Even within this stanza, the reader witnesses the confusion of Shire’s use of “you.” At first the “you” could be her and her experience, or an address to the audience; but then it is quite clearly the “them” and “they” from earlier, and lastly, is it still an address to “them” or is it being directed to the reader? There are several poems where the “you” is clearly a character talking to the poet, or the poet addressing a definite character. Other times, the “you” seems to be not a direct index pointing toward a specific person or a result of the poet’s unwillingness to use “I.” This at times is jarring and other times it invites the reader deeper into Shire’s world.
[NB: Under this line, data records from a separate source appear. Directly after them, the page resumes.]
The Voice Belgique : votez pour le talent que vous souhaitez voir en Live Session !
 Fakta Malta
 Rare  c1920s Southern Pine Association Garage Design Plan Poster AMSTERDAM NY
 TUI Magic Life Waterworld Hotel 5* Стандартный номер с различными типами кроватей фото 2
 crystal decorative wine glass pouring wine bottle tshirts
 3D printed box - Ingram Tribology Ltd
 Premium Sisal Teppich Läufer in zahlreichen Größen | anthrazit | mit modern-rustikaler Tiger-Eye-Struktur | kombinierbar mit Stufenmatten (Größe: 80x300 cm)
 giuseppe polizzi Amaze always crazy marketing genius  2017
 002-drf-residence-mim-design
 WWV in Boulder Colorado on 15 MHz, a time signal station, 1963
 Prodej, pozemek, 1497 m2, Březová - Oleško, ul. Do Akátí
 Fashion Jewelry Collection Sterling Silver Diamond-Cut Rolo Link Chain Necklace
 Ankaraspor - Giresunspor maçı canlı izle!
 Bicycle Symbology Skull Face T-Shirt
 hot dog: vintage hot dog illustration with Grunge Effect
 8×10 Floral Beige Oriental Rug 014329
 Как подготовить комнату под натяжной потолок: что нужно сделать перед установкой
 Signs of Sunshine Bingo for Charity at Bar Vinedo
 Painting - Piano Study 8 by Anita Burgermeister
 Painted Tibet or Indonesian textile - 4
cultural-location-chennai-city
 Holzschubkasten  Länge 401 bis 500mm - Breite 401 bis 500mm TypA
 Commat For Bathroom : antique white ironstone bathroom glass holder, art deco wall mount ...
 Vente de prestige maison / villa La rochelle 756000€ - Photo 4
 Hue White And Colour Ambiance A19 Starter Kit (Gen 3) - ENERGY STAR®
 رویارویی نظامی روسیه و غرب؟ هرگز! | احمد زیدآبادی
The “you confusion” has a significant impact on the reader and definitely demonstrates the line in “Conversation About Home (at the Deportation Centre)” when Shire writes, “Sometimes it feels like someone else is wearing my body.” Sometimes she lets the reader wear her body in her pleasantly, unpredictable poems.
Wearing Shire’s body and seeing events through her eyes of innocence, like in her poem “Beauty” where she comments about her sister, “Anything that leaves her mouth sounds like sex. / Our mother has banned her from saying God’s name.”Or through her eyes that have suffered years of hardship, like in her poem “Ugly” where she writes, “Your daughter’s face is a small riot / her hands are a civil war, / a refugee camp behind each ear, / a body littered with ugly things. / But God, / doesn’t she wear / the world well?” is an eye opening experience for Shire’s readers. The experience is like the last phrase in “Maymuun’s Mouth” (which is a poem about how Maymuun “lost her accent with the help of her local Community College.”) where readers are “learning to kiss with [a] new tongue.”